■ Source:
:::::

Demography becomes destiny, the old adage goes. But many of the most confidently promoted demographic predictions have turned out grossly exaggerated or even dead wrong. In many cases they tend to reflect more the aspirations of pundits and reporters than the actual on-the-ground realities.
Good thing, too. Many of the most famous predictions about population growth tended to be dystopic, envisioning a hopelessly overcrowded planet increasingly divided by race, crammed into a handful of large cities, committed to ever greater government control and disinterested in anything smacking of religion. Yet despite the media’s embrace of these memes, they fortunately are often misleading and often simply wrong.
Exploding the population bomb
Paul Ehrlich’s “The Population Bomb,” for a half century the bible of the environmental left, flatly predicted a world where humanity would “breed ourselves into extinction.” Ehrlich’s vision of world plagued by mass starvation and chronic shortages of resources shaped the views of many scientists and pundits.
Today Ehrlich’s plea for population control has gained credence among climate activists, who believe we must stop having babies, even in low-fertility countries, so the kiddos don’t add to the “carbon legacy” that will hasten our ecological reckoning. These notions have been embraced at major universities, by the highly influential Guardian newspaper and such luminaries as Bill McKibben and the omnipresent Alexandria Ocasio-Cortez.

:::::

■ Stored records:

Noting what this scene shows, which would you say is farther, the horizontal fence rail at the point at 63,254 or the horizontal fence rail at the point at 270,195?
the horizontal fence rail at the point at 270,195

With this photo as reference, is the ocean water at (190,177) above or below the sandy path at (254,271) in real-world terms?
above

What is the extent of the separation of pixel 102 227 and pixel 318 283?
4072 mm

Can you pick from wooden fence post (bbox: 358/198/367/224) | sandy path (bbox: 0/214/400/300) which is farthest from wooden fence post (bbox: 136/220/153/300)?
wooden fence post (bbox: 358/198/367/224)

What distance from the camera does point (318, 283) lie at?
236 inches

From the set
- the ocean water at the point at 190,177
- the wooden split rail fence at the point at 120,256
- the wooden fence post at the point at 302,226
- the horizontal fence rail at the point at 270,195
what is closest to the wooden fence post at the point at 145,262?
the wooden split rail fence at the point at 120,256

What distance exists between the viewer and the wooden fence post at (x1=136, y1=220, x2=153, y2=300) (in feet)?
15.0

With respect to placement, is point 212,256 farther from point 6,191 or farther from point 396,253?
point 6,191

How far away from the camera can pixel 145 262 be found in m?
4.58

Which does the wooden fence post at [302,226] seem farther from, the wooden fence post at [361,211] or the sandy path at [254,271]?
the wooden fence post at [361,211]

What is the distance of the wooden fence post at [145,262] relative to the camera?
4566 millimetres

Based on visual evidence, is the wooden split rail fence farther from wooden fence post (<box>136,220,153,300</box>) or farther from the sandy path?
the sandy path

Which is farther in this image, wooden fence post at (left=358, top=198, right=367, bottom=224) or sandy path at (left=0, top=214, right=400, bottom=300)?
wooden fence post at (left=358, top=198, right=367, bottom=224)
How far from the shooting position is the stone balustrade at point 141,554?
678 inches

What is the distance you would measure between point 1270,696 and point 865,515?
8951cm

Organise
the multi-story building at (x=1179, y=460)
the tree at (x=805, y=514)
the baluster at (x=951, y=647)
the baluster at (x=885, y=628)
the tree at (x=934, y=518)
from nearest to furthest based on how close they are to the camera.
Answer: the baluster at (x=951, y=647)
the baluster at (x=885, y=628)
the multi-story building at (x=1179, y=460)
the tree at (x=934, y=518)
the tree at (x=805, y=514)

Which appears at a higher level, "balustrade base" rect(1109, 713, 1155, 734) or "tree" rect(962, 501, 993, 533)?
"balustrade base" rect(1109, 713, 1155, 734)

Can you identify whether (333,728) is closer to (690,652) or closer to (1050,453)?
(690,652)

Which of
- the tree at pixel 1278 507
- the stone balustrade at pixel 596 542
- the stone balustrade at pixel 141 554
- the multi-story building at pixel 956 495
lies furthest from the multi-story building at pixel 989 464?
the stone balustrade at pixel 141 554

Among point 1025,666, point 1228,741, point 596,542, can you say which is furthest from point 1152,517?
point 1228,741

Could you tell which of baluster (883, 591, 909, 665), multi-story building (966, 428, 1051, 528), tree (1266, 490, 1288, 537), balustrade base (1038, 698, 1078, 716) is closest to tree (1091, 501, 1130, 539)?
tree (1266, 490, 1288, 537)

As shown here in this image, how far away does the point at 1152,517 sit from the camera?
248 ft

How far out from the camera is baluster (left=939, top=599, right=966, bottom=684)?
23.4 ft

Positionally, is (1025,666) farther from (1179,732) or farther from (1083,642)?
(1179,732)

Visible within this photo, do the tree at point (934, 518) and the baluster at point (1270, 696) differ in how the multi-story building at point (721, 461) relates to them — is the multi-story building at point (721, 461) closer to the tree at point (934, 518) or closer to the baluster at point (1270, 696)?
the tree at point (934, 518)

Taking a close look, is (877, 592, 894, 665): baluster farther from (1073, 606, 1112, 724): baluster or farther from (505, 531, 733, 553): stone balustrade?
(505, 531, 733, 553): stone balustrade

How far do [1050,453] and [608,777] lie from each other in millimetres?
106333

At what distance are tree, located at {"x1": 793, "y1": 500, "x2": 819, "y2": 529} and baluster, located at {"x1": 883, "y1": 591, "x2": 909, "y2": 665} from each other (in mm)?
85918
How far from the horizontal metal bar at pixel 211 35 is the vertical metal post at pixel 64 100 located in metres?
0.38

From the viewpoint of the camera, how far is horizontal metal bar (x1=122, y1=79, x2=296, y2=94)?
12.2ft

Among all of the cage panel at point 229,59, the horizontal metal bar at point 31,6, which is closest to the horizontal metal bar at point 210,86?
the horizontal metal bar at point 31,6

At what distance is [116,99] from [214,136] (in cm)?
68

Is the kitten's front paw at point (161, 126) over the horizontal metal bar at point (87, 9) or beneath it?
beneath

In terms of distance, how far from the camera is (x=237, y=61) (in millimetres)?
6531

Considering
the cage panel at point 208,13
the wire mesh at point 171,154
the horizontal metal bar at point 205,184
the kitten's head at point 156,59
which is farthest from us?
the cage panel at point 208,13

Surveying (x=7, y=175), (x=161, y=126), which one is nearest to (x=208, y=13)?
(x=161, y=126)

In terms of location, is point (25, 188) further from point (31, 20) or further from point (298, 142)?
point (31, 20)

:::::

■ Tasks to perform:
1. Extract the passage of the article on demographic predictions between "Demography becomes destiny, the" and "actual on-the-ground realities.", inclusive.
2. Answer these from the article on demographic predictions:
(a) According to the old adage quoted at the start, demography becomes what?
(b) Which book by Paul Ehrlich does the article name?
(c) Which newspaper does the article say has embraced these notions?
3. Carry on the article on demographic predictions from its last sentence.
This material has no connection to the article on demographic predictions.

■ Outputs in order:
1.
Demography becomes destiny, the old adage goes. But many of the most confidently promoted demographic predictions have turned out grossly exaggerated or even dead wrong. In many cases they tend to reflect more the aspirations of pundits and reporters than the actual on-the-ground realities.

2.
(a) Destiny.
(b) "The Population Bomb."
(c) The Guardian.

3.
Something very different has occurred on planet Earth. After rapid, and unsustainable demographic growth through the last decades of the 20th century, the rate of population increase has slowed markedly, not only in North America, Europe and Japan, but also in such developing countries as Brazil, Mexico, Cuba and, most importantly, China and India.
Already, a majority of the world’s people live in countries where the birth rates are below replacement levels. Contrary to Ehrlich’s predictions, and those of most environmental advocates, resources also have become more abundant as global poverty and malnutrition rates have plummeted.
Factors like urbanization, decline of traditional belief systems and the liberation of women may make UN predictions of a world of 10 to 11 billion people by 2100 likely overblown. Austrian demographer Wolfgang Lutz contends that rather than see a massive growth in population, population will grow from the current 7 to 8 billion by 2060 and then decline steeply. For the first time since the Middle Ages, deaths could outnumber births.
Back to the city?
One of the most persistent demographic claims in recent years has been the view that people were leaving the suburbs and “voting with their feet” for dense urban living. Yet once again, these predictions have been greatly exaggerated.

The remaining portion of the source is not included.